◆ **SHORT TASK**
Rewrite every line of the records below as a JSON list of strings, one string per line, leaving out blank lines.

***** ENTRIES SUPPLIED

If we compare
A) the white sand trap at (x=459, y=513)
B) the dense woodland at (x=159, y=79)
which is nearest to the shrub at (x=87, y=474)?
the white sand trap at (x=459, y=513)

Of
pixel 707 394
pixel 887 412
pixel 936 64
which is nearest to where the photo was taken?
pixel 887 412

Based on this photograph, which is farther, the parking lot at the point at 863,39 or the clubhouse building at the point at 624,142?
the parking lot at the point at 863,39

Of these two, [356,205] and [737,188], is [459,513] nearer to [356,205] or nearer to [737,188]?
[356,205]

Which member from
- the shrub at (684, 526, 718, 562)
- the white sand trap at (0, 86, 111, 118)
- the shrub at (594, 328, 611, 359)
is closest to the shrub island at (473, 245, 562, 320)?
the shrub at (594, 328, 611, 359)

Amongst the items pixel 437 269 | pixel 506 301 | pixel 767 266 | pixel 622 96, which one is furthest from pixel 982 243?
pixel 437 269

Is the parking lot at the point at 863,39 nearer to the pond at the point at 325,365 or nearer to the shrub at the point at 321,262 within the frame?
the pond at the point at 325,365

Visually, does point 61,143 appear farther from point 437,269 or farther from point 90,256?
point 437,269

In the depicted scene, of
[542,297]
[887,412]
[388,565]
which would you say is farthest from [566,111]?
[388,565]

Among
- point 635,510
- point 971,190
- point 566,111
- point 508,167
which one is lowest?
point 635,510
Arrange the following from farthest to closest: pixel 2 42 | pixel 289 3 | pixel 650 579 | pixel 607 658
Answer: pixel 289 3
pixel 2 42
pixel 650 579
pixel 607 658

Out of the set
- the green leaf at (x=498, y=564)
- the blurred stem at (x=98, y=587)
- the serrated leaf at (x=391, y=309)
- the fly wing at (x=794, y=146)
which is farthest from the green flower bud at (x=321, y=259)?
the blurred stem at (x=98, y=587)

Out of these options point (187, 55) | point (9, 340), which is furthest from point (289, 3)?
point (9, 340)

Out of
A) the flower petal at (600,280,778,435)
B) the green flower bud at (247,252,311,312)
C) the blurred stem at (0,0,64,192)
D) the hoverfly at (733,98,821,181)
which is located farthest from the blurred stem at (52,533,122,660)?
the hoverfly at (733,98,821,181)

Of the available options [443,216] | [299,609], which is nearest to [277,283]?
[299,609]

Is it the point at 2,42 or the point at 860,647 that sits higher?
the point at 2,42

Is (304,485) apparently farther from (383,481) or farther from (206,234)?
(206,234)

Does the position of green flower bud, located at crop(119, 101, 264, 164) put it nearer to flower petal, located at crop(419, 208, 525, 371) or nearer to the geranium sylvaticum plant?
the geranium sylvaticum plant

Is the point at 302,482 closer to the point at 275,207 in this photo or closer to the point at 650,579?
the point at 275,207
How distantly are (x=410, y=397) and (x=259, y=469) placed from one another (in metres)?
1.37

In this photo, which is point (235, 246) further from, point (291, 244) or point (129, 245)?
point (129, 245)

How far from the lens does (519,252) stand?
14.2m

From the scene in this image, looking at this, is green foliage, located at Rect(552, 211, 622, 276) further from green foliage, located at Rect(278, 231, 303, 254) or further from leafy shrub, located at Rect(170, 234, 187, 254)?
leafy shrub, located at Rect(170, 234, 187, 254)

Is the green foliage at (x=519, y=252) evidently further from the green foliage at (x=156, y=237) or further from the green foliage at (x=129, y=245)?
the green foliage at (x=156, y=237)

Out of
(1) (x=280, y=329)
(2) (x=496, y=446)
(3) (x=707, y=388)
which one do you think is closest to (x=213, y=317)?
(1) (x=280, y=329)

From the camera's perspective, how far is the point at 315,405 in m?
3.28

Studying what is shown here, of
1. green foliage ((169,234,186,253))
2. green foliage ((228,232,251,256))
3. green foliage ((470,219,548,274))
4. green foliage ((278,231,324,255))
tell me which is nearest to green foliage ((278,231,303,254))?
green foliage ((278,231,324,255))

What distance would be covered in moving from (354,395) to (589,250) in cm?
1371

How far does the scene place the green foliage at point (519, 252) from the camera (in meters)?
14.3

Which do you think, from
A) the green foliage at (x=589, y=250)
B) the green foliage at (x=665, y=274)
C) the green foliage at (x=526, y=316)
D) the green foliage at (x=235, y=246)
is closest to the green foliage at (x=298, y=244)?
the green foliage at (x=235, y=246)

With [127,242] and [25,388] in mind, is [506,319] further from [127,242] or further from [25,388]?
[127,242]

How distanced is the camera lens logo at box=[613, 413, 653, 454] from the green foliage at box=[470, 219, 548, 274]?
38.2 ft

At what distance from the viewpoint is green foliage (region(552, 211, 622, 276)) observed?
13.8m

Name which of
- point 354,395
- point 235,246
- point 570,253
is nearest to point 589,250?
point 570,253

**********

◆ **EXERCISE RESULT**
[
  "If we compare",
  "A) the white sand trap at (x=459, y=513)",
  "B) the dense woodland at (x=159, y=79)",
  "which is nearest to the shrub at (x=87, y=474)?",
  "the white sand trap at (x=459, y=513)",
  "Of",
  "pixel 707 394",
  "pixel 887 412",
  "pixel 936 64",
  "which is nearest to where the photo was taken?",
  "pixel 887 412",
  "Based on this photograph, which is farther, the parking lot at the point at 863,39 or the clubhouse building at the point at 624,142?",
  "the parking lot at the point at 863,39",
  "Of these two, [356,205] and [737,188], is [459,513] nearer to [356,205] or nearer to [737,188]?",
  "[356,205]",
  "Which member from",
  "- the shrub at (684, 526, 718, 562)",
  "- the white sand trap at (0, 86, 111, 118)",
  "- the shrub at (594, 328, 611, 359)",
  "is closest to the shrub island at (473, 245, 562, 320)?",
  "the shrub at (594, 328, 611, 359)",
  "Amongst the items pixel 437 269 | pixel 506 301 | pixel 767 266 | pixel 622 96, which one is furthest from pixel 982 243?",
  "pixel 437 269",
  "Is the parking lot at the point at 863,39 nearer to the pond at the point at 325,365 or nearer to the shrub at the point at 321,262 within the frame?",
  "the pond at the point at 325,365",
  "Visually, does point 61,143 appear farther from point 437,269 or farther from point 90,256?",
  "point 437,269",
  "In the depicted scene, of",
  "[542,297]",
  "[887,412]",
  "[388,565]",
  "which would you say is farthest from [566,111]?",
  "[388,565]",
  "Among",
  "- point 635,510",
  "- point 971,190",
  "- point 566,111",
  "- point 508,167",
  "which one is lowest?",
  "point 635,510",
  "Arrange the following from farthest to closest: pixel 2 42 | pixel 289 3 | pixel 650 579 | pixel 607 658",
  "Answer: pixel 289 3",
  "pixel 2 42",
  "pixel 650 579",
  "pixel 607 658",
  "Out of the set",
  "- the green leaf at (x=498, y=564)",
  "- the blurred stem at (x=98, y=587)",
  "- the serrated leaf at (x=391, y=309)",
  "- the fly wing at (x=794, y=146)",
  "which is farthest from the green flower bud at (x=321, y=259)?",
  "the blurred stem at (x=98, y=587)",
  "Out of these options point (187, 55) | point (9, 340), which is furthest from point (289, 3)?",
  "point (9, 340)",
  "Out of",
  "A) the flower petal at (600,280,778,435)",
  "B) the green flower bud at (247,252,311,312)",
  "C) the blurred stem at (0,0,64,192)",
  "D) the hoverfly at (733,98,821,181)",
  "which is located farthest from the blurred stem at (52,533,122,660)?",
  "the hoverfly at (733,98,821,181)",
  "Of the available options [443,216] | [299,609], which is nearest to [277,283]?",
  "[299,609]",
  "Is it the point at 2,42 or the point at 860,647 that sits higher?",
  "the point at 2,42",
  "Is (304,485) apparently farther from (383,481) or farther from (206,234)?",
  "(206,234)",
  "Does the position of green flower bud, located at crop(119, 101, 264, 164) put it nearer to flower petal, located at crop(419, 208, 525, 371) or nearer to the geranium sylvaticum plant?",
  "the geranium sylvaticum plant",
  "Is the point at 302,482 closer to the point at 275,207 in this photo or closer to the point at 650,579?",
  "the point at 275,207",
  "How distantly are (x=410, y=397) and (x=259, y=469) placed from one another (in metres)?",
  "1.37",
  "In this photo, which is point (235, 246) further from, point (291, 244) or point (129, 245)?",
  "point (129, 245)",
  "How far from the lens does (519,252) stand?",
  "14.2m",
  "From the scene in this image, looking at this, is green foliage, located at Rect(552, 211, 622, 276) further from green foliage, located at Rect(278, 231, 303, 254) or further from leafy shrub, located at Rect(170, 234, 187, 254)?",
  "leafy shrub, located at Rect(170, 234, 187, 254)",
  "Is the green foliage at (x=519, y=252) evidently further from the green foliage at (x=156, y=237) or further from the green foliage at (x=129, y=245)?",
  "the green foliage at (x=156, y=237)",
  "Out of",
  "(1) (x=280, y=329)",
  "(2) (x=496, y=446)",
  "(3) (x=707, y=388)",
  "which one do you think is closest to (x=213, y=317)?",
  "(1) (x=280, y=329)",
  "From the camera's perspective, how far is the point at 315,405 in m?",
  "3.28",
  "Studying what is shown here, of",
  "1. green foliage ((169,234,186,253))",
  "2. green foliage ((228,232,251,256))",
  "3. green foliage ((470,219,548,274))",
  "4. green foliage ((278,231,324,255))",
  "tell me which is nearest to green foliage ((278,231,303,254))?",
  "green foliage ((278,231,324,255))",
  "What distance would be covered in moving from (354,395) to (589,250) in cm?",
  "1371",
  "How far does the scene place the green foliage at point (519, 252) from the camera (in meters)?",
  "14.3",
  "Which do you think, from",
  "A) the green foliage at (x=589, y=250)",
  "B) the green foliage at (x=665, y=274)",
  "C) the green foliage at (x=526, y=316)",
  "D) the green foliage at (x=235, y=246)",
  "is closest to the green foliage at (x=298, y=244)?",
  "the green foliage at (x=235, y=246)",
  "With [127,242] and [25,388] in mind, is [506,319] further from [127,242] or further from [25,388]?",
  "[127,242]",
  "How distanced is the camera lens logo at box=[613, 413, 653, 454] from the green foliage at box=[470, 219, 548, 274]?",
  "38.2 ft",
  "At what distance from the viewpoint is green foliage (region(552, 211, 622, 276)) observed?",
  "13.8m",
  "Name which of",
  "- point 354,395",
  "- point 235,246",
  "- point 570,253",
  "is nearest to point 589,250?",
  "point 570,253"
]